The credit crisis surrounding troubled Chinese real estate developer Kaisa Group is expected to be resolved soon, as Sunac China is said to have reached a deal to acquire the company.
According to a report in Chinese business news site Caixin, Sunac, which last year failed to acquire Greentown Holdings, has reached an agreement with both Kaisa and the Shenzhen government to acquire a 49.3 percent stake in the developer.
The family of former Kaisa chairman Kwok Ying-shing still holds a 49.3 percent stake in the company, but has been locked in a political battle with the Shenzhen government since an official there with ties to Kaisa’s was ousted for corruption last year.
Kaisa needs to raise cash by February 9th to meet its obligations on a $500 million bond payment to avoid becoming the first Chinese real estate company to default on its overseas bonds.
Deal Could Resolve Political Crisis That Moved a Market
Caixin based its report on information from an unnamed senior officer from Sunac, who was said to indicate the deal had been approved by both Kaisa and the Shenzhen authorities.
If the market report is confirmed, the acquisition could also help Sunac to gain a major share of the Shenzhen residential market and enhance the company’s competitiveness in China’s increasingly risky real estate sector. Trading in shares of Sunac was halted on the Hong Kong stock exchange on Friday pending an announcement from the company.
While the deal could pave the way for a resolution of a credit crisis that has rocked China’s real estate industry since early December, Sunac also has made some overly optimistic statements regarding its deals in the past.
In late December, Sunac announced that it would be buying out Greentown’s shares of two joint ventures invested by the developers. However, Greentown later disputed Sunac’s claim, and the would-be acquisitions have not progressed since that time.
On Friday, a second local website, Yicai.com, reported that Shenzhen Overseas Chinese Town is likely to acquire some of Kaisa’s projects in Shenzhen.
Sunac Bidding to Gain Kaisa’s Bank of Sites
In seeking to buy out Kaisa, Sunac is pursuing a valuable prize, even in China’s current market slump. Both Shenzhen Chinese Overseas Town and China Vanke have been said to be interested in acquiring the Shenzhen-based developer, which still controls a land bank estimated by Citigroup to be worth RMB 63.5 billion ($10.16 billion).
That land bank, as well as a number of projects in progress, has been in limbo since Shenzhen authorities first froze sales at four of Kaisa’s projects in December, and the company subsequently defaulted on a number of debt obligations in January.
By acquiring Kaisa’s assets, Sunac, or another developer could gain significant advantages of scale in China’s increasingly competitive real estate sector.
Agreement Said to Be Signed
Local media reports indicate that Sunac has already signed an agreement with the Kwok family to purchase their shares, and now the two sides are simply waiting for approval from the Shenzhen government to announce that deal.

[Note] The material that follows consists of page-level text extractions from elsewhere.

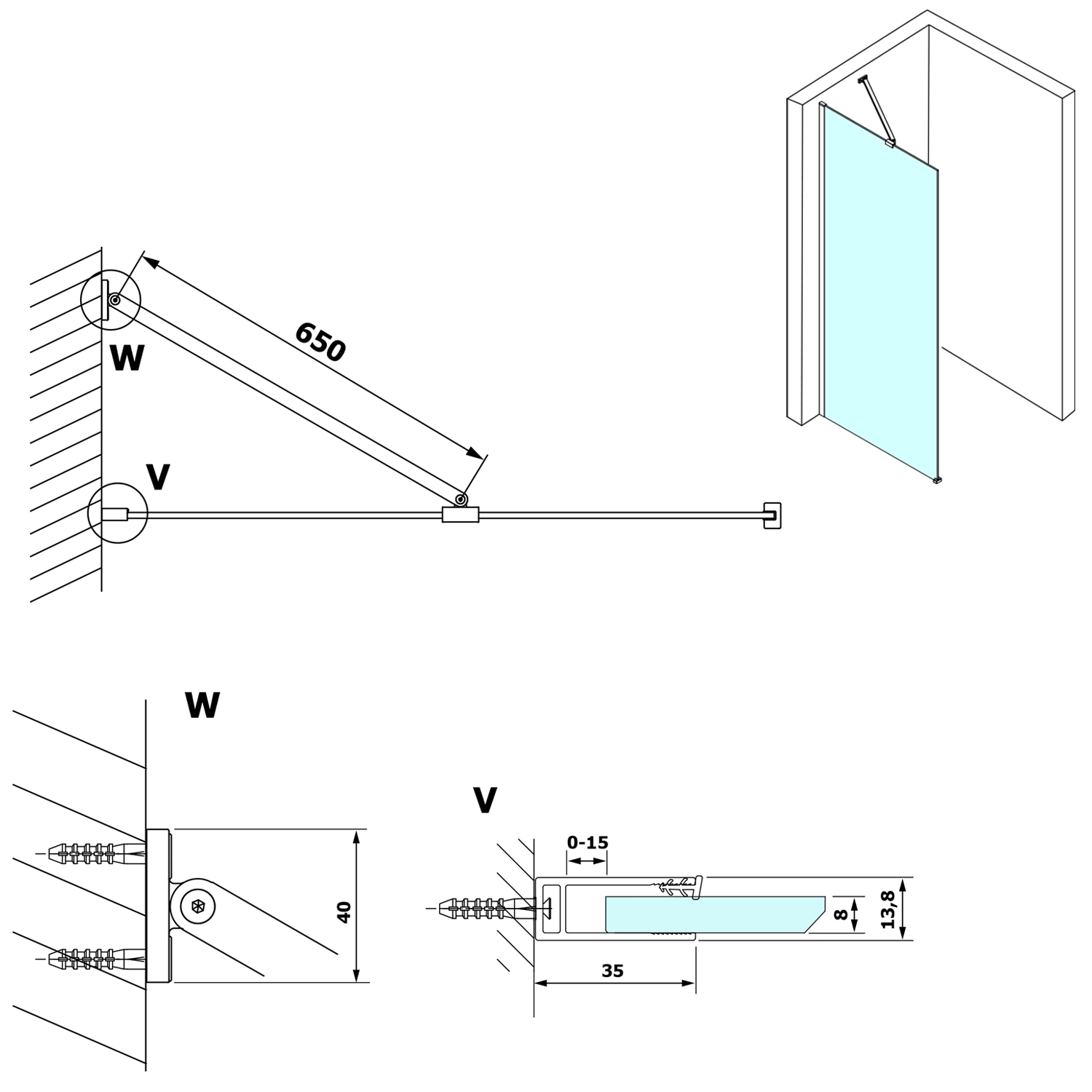 650
W
V
W
40
V
0-15
8
13,8
35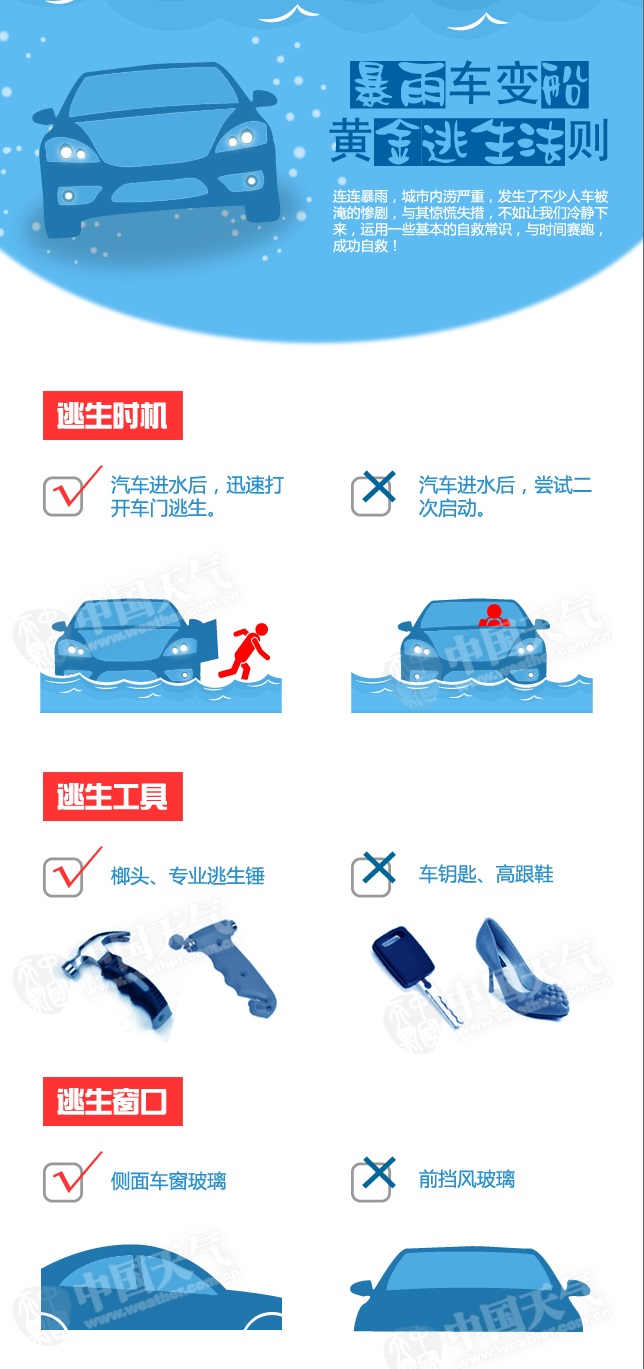 暴雨车变船
黄金逃生法则

连连暴雨，城市内涝严重，发生了不少人车被淹的惨剧，与其惊慌失措，不如让我们冷静下来，运用一些基本的自救常识，与时间赛跑，成功自救！

逃生时机

汽车进水后，迅速打开车门逃生。

汽车进水后，尝试二次启动。

中国天气 www.weather.com.cn

中国天气 www.weather.com.cn

逃生工具

榔头、专业逃生锤

车钥匙、高跟鞋

中国天气 www.weather.com.cn

中国天气 www.weather.com.cn

逃生窗口

侧面车窗玻璃

前挡风玻璃

中国天气 www.weather.com.cn

中国天气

That approval is key to any acquisition succeeding, as the government’t good blessings will be necessary to unlock sales at Kaisa’s four frozen projects (which include a 973,000 square metre mixed-use development).

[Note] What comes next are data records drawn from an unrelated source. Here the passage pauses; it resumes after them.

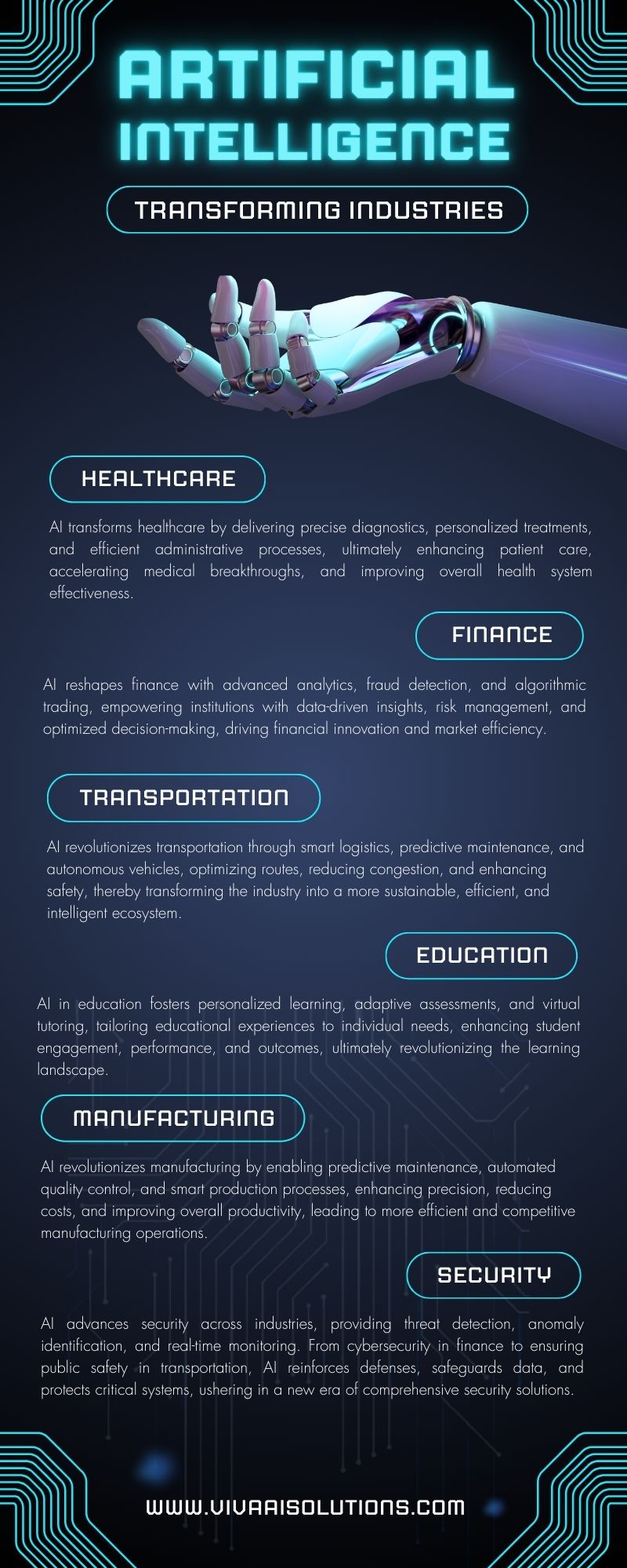 ARTIFICIAL INTELLIGENCE

TRANSFORMING INDUSTRIES

HEALTHCARE

AI transforms healthcare by delivering precise diagnostics, personalized treatments, and efficient administrative processes, ultimately enhancing patient care, accelerating medical breakthroughs, and improving overall health system effectiveness.

FINANCE

AI reshapes finance with advanced analytics, fraud detection, and algorithmic trading, empowering institutions with data-driven insights, risk management, and optimized decision-making, driving financial innovation and market efficiency.

TRANSPORTATION

AI revolutionizes transportation through smart logistics, predictive maintenance, and autonomous vehicles, optimizing routes, reducing congestion, and enhancing safety, thereby transforming the industry into a more sustainable, efficient, and intelligent ecosystem.

EDUCATION

AI in education fosters personalized learning, adaptive assessments, and virtual tutoring, tailoring educational experiences to individual needs, enhancing student engagement, performance, and outcomes, ultimately revolutionizing the learning landscape.

MANUFACTURING

AI revolutionizes manufacturing by enabling predictive maintenance, automated quality control, and smart production processes, enhancing precision, reducing costs, and improving overall productivity, leading to more efficient and competitive manufacturing operations.

SECURITY

AI advances security across industries, providing threat detection, anomaly identification, and real-time monitoring. From cybersecurity in finance to ensuring public safety in transportation, AI reinforces defenses, safeguards data, and protects critical systems, ushering in a new era of comprehensive security solutions.

WWW.VIVAAISOLUTIONS.COM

The Shenzhen authorities have had little to say regarding the reasons for freezing Kaisa’s projects, but it has become clear to observers that the government believes at least some of the Kaisa’s sites were acquired through its relationship with former official Jiang Zunyu, who was deposed for corruption last year.

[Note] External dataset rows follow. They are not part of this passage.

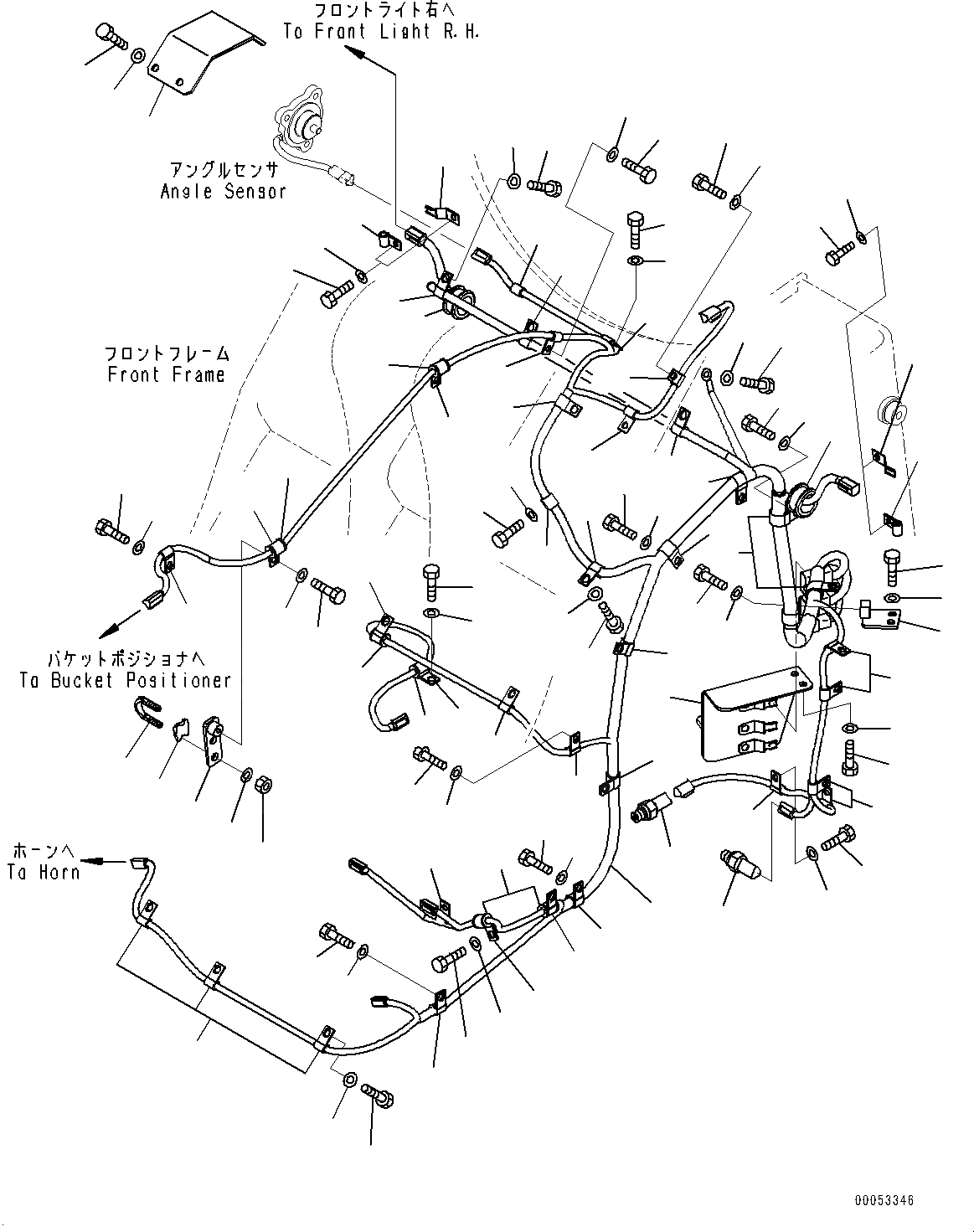 フロントライト右へ
To Front Light R.H.

アングルセンサ
Angle Sensor

フロントフレーム
Front Frame

バケットポジショナへ
To Bucket Positioner

ホーンへ
To Horn

00053346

As the sales lockdown has dragged on, it’s apparent that the government wants the Kwok family out of Kaisa, although it also has not filed charges against officers of the developer, or against the company itself.
Besides gaining approval from the Shenzhen authorities, any new owners of Kaisa will need to work out deals with the company’s creditors, many of whom have gone to the courts to freeze the developer’s assets.